Orioles notes: Buck Showalter isn't any closer to naming a new closer

ARLINGTON, TEXAS — The success of rookie relievers Evan Phillips and Cody Carroll on Friday night led to questions about the way manager Buck Showalter will fill the closer role over the final two months of the season.

“Right now, the challenge is being able to get to that situation,” Showalter said. “It’s like a step forward, a step back for a lot of guys — some people I’d like to see in that situation. One, we’ve got to create that situation and sometimes you have to use some people you want to see in that situation to get to that situation.”


Mychal Givens, who is the most experienced pitcher in the bullpen now that the club’s top three short relievers have been traded, probably will get his share of the save opportunities in the near term. But Mike Wright Jr. and Tanner Scott have been mentioned over the past few weeks as possible closer candidates of the future.

Since the Orioles traded several of their top players to acquire many of those promising prospects, some of the remaining veterans are already working to fill the leadership gap.

“It’s not something I’m going to announce and tell them and anoint them,” Showalter said. “It’s going to be kind of pick and choose, and we’ll get enough looks at it to get a feel. What I really, more than anything, when this year’s over, I want to be ahead of the curve on some things we have to make decisions about in the offseason.

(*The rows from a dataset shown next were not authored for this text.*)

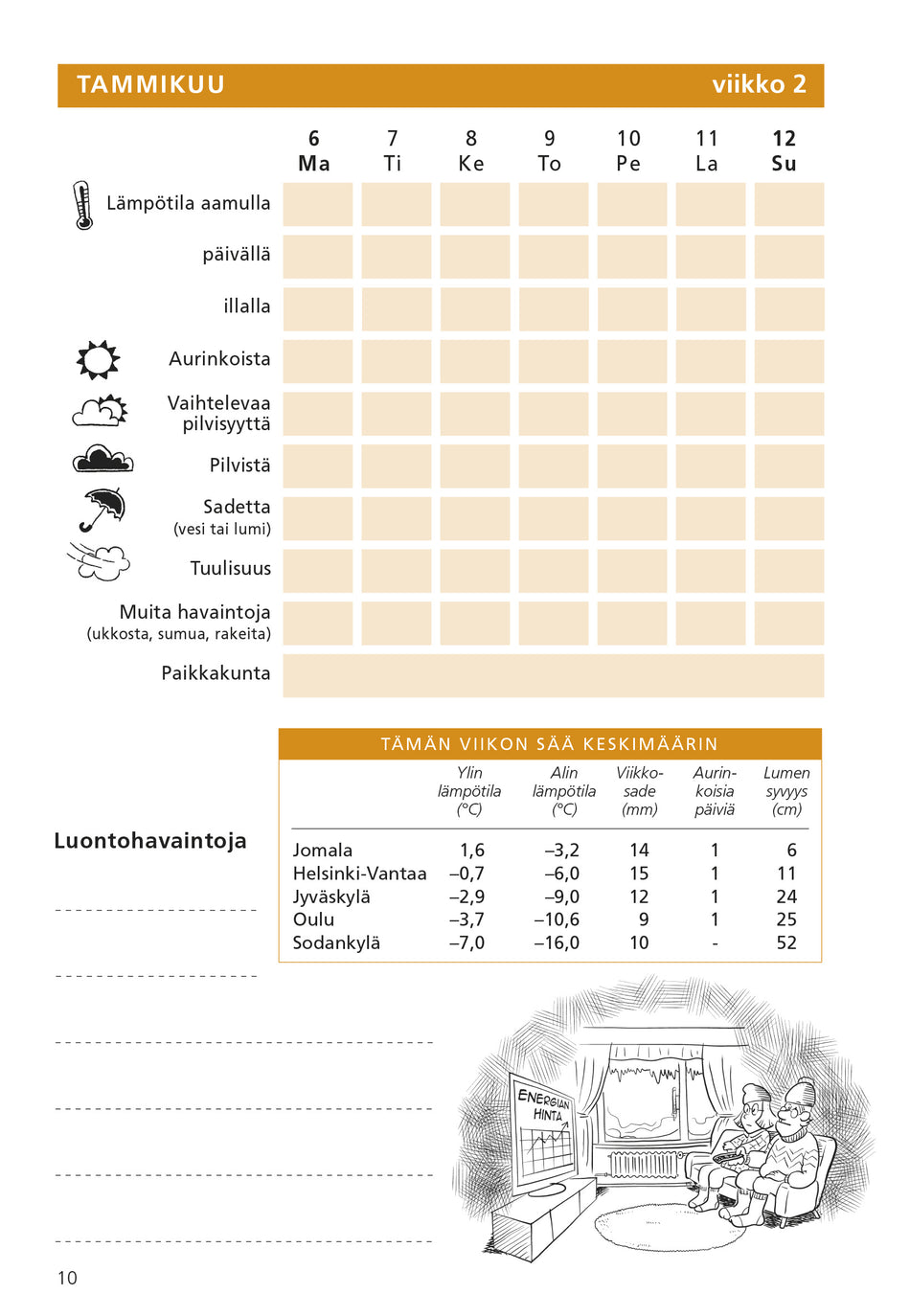 TAMMIKUU viikko 2

| | 6 Ma | 7 Ti | 8 Ke | 9 To | 10 Pe | 11 La | 12 Su |
|---|---|---|---|---|---|---|---|
| Lämpötila aamulla | | | | | | | |
| päivällä | | | | | | | |
| illalla | | | | | | | |
| Aurinkoista | | | | | | | |
| Vaihtelevaa pilvisyyttä | | | | | | | |
| Pilvistä | | | | | | | |
| Sadetta (vesi tai lumi) | | | | | | | |
| Tuulisuus | | | | | | | |
| Muita havaintoja (ukkosta, sumua, rakeita) | | | | | | | |
| Paikkakunta | | | | | | | |

TÄMÄN VIIKON SÄÄ KESKIMÄÄRIN

| | Ylin lämpötila (°C) | Alin lämpötila (°C) | Viikkosade (mm) | Aurinkoisia päiviä | Lumen syvyys (cm) |
|---|---|---|---|---|---|
| Jomala | 1,6 | –3,2 | 14 | 1 | 6 |
| Helsinki-Vantaa | –0,7 | –6,0 | 15 | 1 | 11 |
| Jyväskylä | –2,9 | –9,0 | 12 | 1 | 24 |
| Oulu | –3,7 | –10,6 | 9 | 1 | 25 |
| Sodankylä | –7,0 | –16,0 | 10 | - | 52 |

Luontohavaintoja

ENERGIAN HINTA

10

“These opportunities are not only for the players but for us to see them in this environment, which is going to be gone at this point.”

Self-scouting session

Showalter sat down in the video room with rookie starter David Hess on Saturday and examined the right-hander’s performance in Friday night’s lopsided loss to the Texas Rangers.

“I went through David’s outing completely today, every pitch on tape,” Showalter said. “So, ‘What were you trying to do there? What happened and why did it happen?’

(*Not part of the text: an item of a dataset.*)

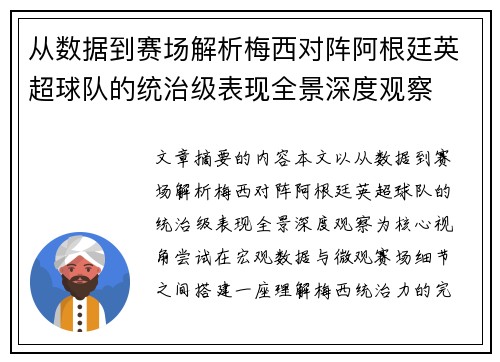 从数据到赛场解析梅西对阵阿根廷英超球队的统治级表现全景深度观察

文章摘要的内容本文以从数据到赛场解析梅西对阵阿根廷英超球队的统治级表现全景深度观察为核心视角尝试在宏观数据与微观赛场细节之间搭建一座理解梅西统治力的完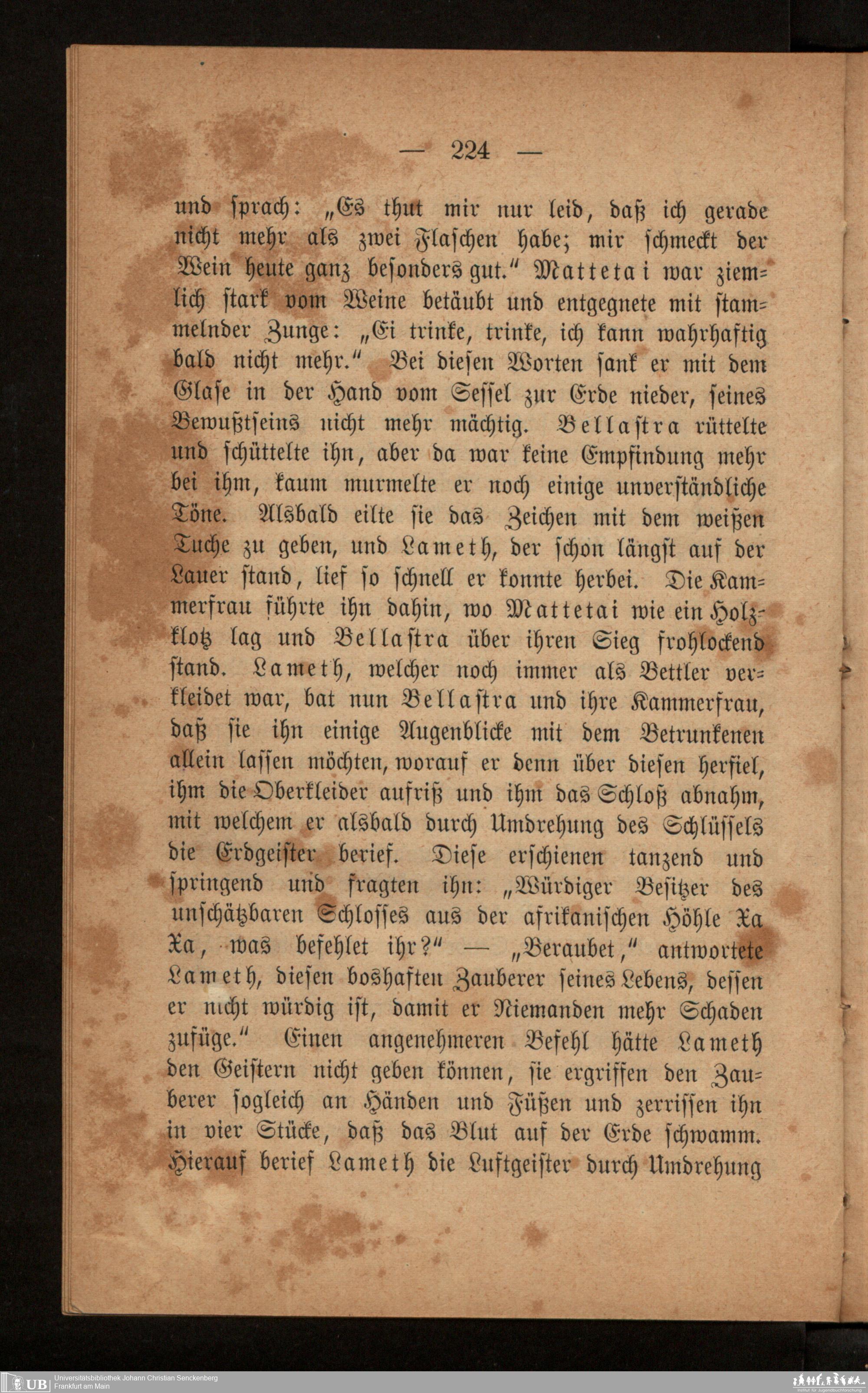 — 224 —

und sprach: „Es thut mir nur leid, daß ich gerade nicht mehr als zwei Flaschen habe; mir schmeckt der Wein heute ganz besonders gut." Mattetai war ziemlich stark vom Weine betäubt und entgegnete mit stammelnder Zunge: „Ei trinke, trinke, ich kann wahrhaftig bald nicht mehr." Bei diesen Worten sank er mit dem Glase in der Hand vom Sessel zur Erde nieder, seines Bewußtseins nicht mehr mächtig. Bellastra rüttelte und schüttelte ihn, aber da war keine Empfindung mehr bei ihm, kaum murmelte er noch einige unverständliche Töne. Alsbald eilte sie das Zeichen mit dem weißen Tuche zu geben, und Lameth, der schon längst auf der Lauer stand, lief so schnell er konnte herbei. Die Kammerfrau führte ihn dahin, wo Mattetai wie ein Holzklotz lag und Bellastra über ihren Sieg frohlockend stand. Lameth, welcher noch immer als Bettler verkleidet war, bat nun Bellastra und ihre Kammerfrau, daß sie ihn einige Augenblicke mit dem Betrunkenen allein lassen möchten, worauf er denn über diesen herfiel, ihm die Oberkleider aufriß und ihm das Schloß abnahm, mit welchem er alsbald durch Umdrehung des Schlüssels die Erdgeister berief. Diese erschienen tanzend und springend und fragten ihn: „Würdiger Besitzer des unschätzbaren Schlosses aus der afrikanischen Höhle Xa Xa, was befehlet ihr?" — „Beraubet," antwortete Lameth, diesen boshaften Zauberer seines Lebens, dessen er nicht würdig ist, damit er Niemanden mehr Schaden zufüge." Einen angenehmeren Befehl hätte Lameth den Geistern nicht geben können, sie ergriffen den Zauberer sogleich an Händen und Füßen und zerrissen ihn in vier Stücke, daß das Blut auf der Erde schwamm. Hierauf berief Lameth die Luftgeister durch Umdrehung

UB Universitätsbibliothek Johann Christian Senckenberg
Frankfurt am Main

"If there is failure, we're going to attack it. A lot of guys that went on to have great careers, started out this way, too. I just don't go, 'He doesn't have the ability,’ or, ‘This guy doesn’t do that.’ They’ve done it somewhere to get this opportunity and you’ve got to figure out a way to try to help them to see if if will play here.”

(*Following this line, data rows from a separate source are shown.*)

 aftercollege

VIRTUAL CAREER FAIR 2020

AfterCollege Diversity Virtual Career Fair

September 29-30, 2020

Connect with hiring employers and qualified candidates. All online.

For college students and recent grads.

Apparently, Hess will get more chances to break out of a five-start slump that has raised his ERA to 6.41, partly because the Orioles do not have a lot of other options at the moment.

Rangers honor Vlad

New Hall of Famer Vladimir Guerrero was honored Saturday by the Rangers with a pregame ceremony and a bobblehead promotion, though he played just one of his 16 major league seasons in Arlington.

He played for the Rangers in 2010 and played his final season with the Orioles in 2011. He became the first player to be enshrined in the Hall of Fame as a Los Angeles Angel.

Adam Jones and Chris Davis are the only current Orioles who played with Guerrero during that season.

“He was the ultimate veteran,” Jones said. “He commanded respect and got respect. Just a prime example of what to do between the lines. He came to work every day.”

Mark Trumbo didn’t play alongside Guerrero, but was a teammate in spring training on his way up through the Angels minor league system.

“He was a bona fide superstar at that time,” Trumbo said. “For somebody in my first or second big league camp, it was just really fun to watch the older guys. Watching his highlight film is always an experience. Pitches all over the zone. There was just nothing he couldn’t cover. Just a sure-fire Hall of Fame player.”

Around the horn

Showalter said both infielder Steve Wilkerson and outfielder Craig Gentry are getting close to starting minor league rehabilitation assignments, but wouldn’t get much more specific than that. “If I had to handicap it, I think Craig is probably a little ahead. They’re both real close,” Showalter said. … Trumbo entered Saturday’s game needing two more hits to reach 1,000 for his career.